**DIRECTIVES**
• 1. In the gdb debugging excerpt below, what happens when you press the Enter key?
• 2. Write a continuation of the gdb debugging excerpt below, starting after its final sentence.

**EXCERPT PROVIDED**
☆ ☆ ☆

Since our primary interest is the rsi register, we can simplify the display by explicitly specifying which register(s) to display.
We should examine the byte that rsi is pointing to because that determines whether this jump instruction transfers control or not. The help x command provides a very brief reminder of the codes to use. The character display (c) shows two values for each byte — first in decimal, then the equivalent ASCII letter. We can see that rsi is pointing to the beginning of the text string. I chose to display ten characters to confirm that this is the correct text string.
We use the si command to single-step through a portion of the program. Recall that simply pushing the Enter key repeats the immediately previous gdb command.
The last step in this sequence gave an odd result. It caused the program to execute the call instruction, which took us into the write function. Since write is a library function, gdb does not have access to its source code. Hence, it cannot display the source code for us.
Not wanting to single-step through the write function, I use the cont command. The program displays the first letter of the string, “H”, on the screen, then loops back and breaks again at line 20. I display register rsi and examine the memory it is pointing to. We can see that the pointer variable, aString, is marching through the text string one character at a time.

☆ ☆ ☆

**SUPPLIED MATERIAL**
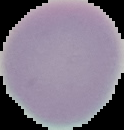 Result: no malaria parasites detected. The area outside the segmented cell region is set to black. Image is 124×130 pixels. From a thin blood smear.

☆ ☆ ☆

**TASK-BY-TASK ANSWERS**
• 1. It repeats the immediately previous gdb command.

• 2.
Continuing the program shows that it will break back into gdb each time through the loop. We are reasonably confident that the loop is executing properly, so we remove the breakpoint in the loop.
With the breakpoint inside the loop removed, continuing the program displays the remainder of the text. Then it breaks at the breakpoint we set outside the loop. Recall that I set the breakpoint at line 37, but the program breaks at line 32. The reason is that there is no instruction on line 37, just a label. The first instruction following the label is on line 38.
I then look at the address in rsi. By examining two bytes previous to where it is currently pointing, we can easily see the last two characters that the program displayed before reaching the NUL character. And it is the NUL character that caused the loop to terminate.
Continuing the program, it completes normally. Notice that even though our target program has completed, we are still in gdb. We need to use the q command to exit from gdb.